*Task*. Identify each line below containing the string "responsive" and copy it.
++++ Records for processing ++++
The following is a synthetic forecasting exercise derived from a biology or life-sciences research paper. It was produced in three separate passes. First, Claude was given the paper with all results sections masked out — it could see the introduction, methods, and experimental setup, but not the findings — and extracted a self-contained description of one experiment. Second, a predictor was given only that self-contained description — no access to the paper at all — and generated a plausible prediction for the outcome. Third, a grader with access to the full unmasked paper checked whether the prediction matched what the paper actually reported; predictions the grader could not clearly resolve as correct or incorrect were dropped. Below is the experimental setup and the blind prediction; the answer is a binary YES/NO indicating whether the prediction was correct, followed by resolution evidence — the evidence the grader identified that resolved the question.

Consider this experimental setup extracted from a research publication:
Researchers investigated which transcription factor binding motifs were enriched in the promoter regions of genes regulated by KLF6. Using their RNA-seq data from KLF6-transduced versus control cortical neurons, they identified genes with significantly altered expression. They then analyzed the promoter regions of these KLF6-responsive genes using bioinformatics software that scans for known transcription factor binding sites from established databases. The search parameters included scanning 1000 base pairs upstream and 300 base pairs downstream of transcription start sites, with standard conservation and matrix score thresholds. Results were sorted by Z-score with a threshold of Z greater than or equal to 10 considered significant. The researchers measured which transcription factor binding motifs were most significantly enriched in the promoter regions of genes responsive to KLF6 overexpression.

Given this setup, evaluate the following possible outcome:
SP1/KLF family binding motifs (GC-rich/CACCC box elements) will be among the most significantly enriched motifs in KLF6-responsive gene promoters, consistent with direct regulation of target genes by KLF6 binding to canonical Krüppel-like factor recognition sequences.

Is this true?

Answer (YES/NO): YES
++++
++++ Records for processing ++++
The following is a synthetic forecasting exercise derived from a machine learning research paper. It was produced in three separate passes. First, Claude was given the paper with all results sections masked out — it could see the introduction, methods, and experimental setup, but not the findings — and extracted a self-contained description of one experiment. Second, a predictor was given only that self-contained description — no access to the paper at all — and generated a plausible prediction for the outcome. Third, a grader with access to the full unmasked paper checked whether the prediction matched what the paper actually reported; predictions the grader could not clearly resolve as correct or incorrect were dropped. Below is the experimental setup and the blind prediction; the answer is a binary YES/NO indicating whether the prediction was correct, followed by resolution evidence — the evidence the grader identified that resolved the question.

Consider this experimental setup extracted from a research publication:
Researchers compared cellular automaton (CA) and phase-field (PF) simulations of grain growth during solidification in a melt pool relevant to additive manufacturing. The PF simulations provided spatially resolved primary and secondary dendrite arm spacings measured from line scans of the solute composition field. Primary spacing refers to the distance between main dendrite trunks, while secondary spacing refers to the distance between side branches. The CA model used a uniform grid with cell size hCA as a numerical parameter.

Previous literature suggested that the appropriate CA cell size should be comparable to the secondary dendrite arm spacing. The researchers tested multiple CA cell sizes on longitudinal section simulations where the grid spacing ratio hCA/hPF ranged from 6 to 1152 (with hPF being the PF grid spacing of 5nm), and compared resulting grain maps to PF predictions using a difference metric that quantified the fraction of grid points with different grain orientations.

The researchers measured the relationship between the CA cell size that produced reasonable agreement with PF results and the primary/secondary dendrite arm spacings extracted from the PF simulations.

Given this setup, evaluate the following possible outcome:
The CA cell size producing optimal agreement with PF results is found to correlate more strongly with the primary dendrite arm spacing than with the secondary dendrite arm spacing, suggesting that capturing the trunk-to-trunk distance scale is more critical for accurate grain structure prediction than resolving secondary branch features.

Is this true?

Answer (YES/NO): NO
++++
*Answer for this exercise*.
Researchers investigated which transcription factor binding motifs were enriched in the promoter regions of genes regulated by KLF6. Using their RNA-seq data from KLF6-transduced versus control cortical neurons, they identified genes with significantly altered expression. They then analyzed the promoter regions of these KLF6-responsive genes using bioinformatics software that scans for known transcription factor binding sites from established databases. The search parameters included scanning 1000 base pairs upstream and 300 base pairs downstream of transcription start sites, with standard conservation and matrix score thresholds. Results were sorted by Z-score with a threshold of Z greater than or equal to 10 considered significant. The researchers measured which transcription factor binding motifs were most significantly enriched in the promoter regions of genes responsive to KLF6 overexpression.
SP1/KLF family binding motifs (GC-rich/CACCC box elements) will be among the most significantly enriched motifs in KLF6-responsive gene promoters, consistent with direct regulation of target genes by KLF6 binding to canonical Krüppel-like factor recognition sequences.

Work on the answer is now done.